GitHub Copilot Just Installed a Parking Meter on Your Code Editor

NativeFirst Team 9 min read
A parking meter with INSERT COINS label — representing GitHub Copilot's shift to usage-based billing where every token now has a price

Remember that gym down the street that advertised “unlimited classes, $29/month” and then six months later switched to charging per class while keeping the same $29 membership fee? You still pay to walk in the door. You just also pay every time you pick up a dumbbell.

GitHub just did that to Copilot.


The Announcement Nobody Wanted

On April 27 — yesterday, literally yesterday — GitHub announced that all Copilot plans are moving to usage-based billing starting June 1, 2026. The subscription prices stay the same.
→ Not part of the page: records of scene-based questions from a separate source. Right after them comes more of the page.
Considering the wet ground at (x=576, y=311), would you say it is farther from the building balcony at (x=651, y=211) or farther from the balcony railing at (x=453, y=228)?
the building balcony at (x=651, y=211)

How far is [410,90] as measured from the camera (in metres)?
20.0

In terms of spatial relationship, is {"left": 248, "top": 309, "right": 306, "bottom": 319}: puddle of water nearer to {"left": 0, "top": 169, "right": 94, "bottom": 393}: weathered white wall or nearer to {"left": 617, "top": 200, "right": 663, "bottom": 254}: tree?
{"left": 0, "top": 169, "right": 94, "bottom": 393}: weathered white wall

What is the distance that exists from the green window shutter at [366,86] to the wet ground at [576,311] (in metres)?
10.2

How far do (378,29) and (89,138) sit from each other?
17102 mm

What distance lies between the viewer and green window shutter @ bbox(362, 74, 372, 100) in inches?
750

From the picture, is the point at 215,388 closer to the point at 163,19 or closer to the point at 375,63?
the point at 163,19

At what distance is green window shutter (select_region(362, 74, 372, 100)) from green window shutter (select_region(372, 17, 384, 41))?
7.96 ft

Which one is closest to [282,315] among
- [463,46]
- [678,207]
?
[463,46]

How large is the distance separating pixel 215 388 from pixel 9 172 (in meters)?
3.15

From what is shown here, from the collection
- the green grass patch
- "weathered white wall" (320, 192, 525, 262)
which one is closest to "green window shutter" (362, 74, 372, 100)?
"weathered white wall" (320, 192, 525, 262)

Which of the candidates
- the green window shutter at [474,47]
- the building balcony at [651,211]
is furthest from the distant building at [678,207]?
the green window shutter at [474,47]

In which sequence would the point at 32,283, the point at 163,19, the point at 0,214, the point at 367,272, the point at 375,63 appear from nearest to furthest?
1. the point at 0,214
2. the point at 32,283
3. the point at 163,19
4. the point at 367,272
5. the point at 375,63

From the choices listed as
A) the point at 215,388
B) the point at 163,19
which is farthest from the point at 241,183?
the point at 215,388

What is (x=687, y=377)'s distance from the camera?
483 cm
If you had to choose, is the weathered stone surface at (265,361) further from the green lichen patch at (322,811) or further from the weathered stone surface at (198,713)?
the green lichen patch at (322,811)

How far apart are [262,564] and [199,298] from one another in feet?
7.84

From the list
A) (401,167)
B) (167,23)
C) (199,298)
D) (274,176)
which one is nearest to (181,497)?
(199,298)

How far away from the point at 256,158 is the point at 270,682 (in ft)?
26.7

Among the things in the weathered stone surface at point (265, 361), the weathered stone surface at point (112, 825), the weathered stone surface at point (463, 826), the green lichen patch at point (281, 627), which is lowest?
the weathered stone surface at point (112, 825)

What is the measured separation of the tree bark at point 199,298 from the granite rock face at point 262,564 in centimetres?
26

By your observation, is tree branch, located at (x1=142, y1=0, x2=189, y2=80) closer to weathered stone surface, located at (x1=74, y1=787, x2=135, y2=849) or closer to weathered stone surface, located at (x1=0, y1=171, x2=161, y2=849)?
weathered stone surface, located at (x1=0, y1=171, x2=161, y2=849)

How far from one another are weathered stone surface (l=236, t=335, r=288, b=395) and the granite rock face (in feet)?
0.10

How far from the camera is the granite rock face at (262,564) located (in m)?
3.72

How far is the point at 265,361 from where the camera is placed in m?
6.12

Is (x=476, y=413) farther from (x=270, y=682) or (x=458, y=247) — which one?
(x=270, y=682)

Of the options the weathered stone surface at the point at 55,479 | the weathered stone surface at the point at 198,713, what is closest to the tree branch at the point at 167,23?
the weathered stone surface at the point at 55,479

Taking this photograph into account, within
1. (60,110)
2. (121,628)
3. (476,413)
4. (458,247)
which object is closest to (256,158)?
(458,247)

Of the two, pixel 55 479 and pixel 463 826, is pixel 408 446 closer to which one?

Copilot Pro is still $10/month. Business is still $19/user/month. Enterprise is still $39/user/month.

But here’s the catch: instead of “premium requests” (which were already confusing), you now get a monthly allotment of AI Credits. Each credit equals $0.01. So your $10/month Copilot Pro gets you $10 in credits. Your $39 Enterprise plan? $39 in credits.

You’re paying the same price. You’re just now acutely aware of every single token your AI assistant consumes while doing it.

If this feels familiar, it’s because we wrote about this exact pattern three weeks ago when Cursor and Windsurf started pulling the same moves. Turns out, the “all-you-can-eat AI buffet” was never sustainable. Who could have possibly predicted that running massive neural networks on every keystroke would cost real money?

Everyone. Everyone predicted that.


What Actually Changed

Let’s break it down because GitHub’s announcement is written in that special corporate dialect where bad news sounds like a feature upgrade.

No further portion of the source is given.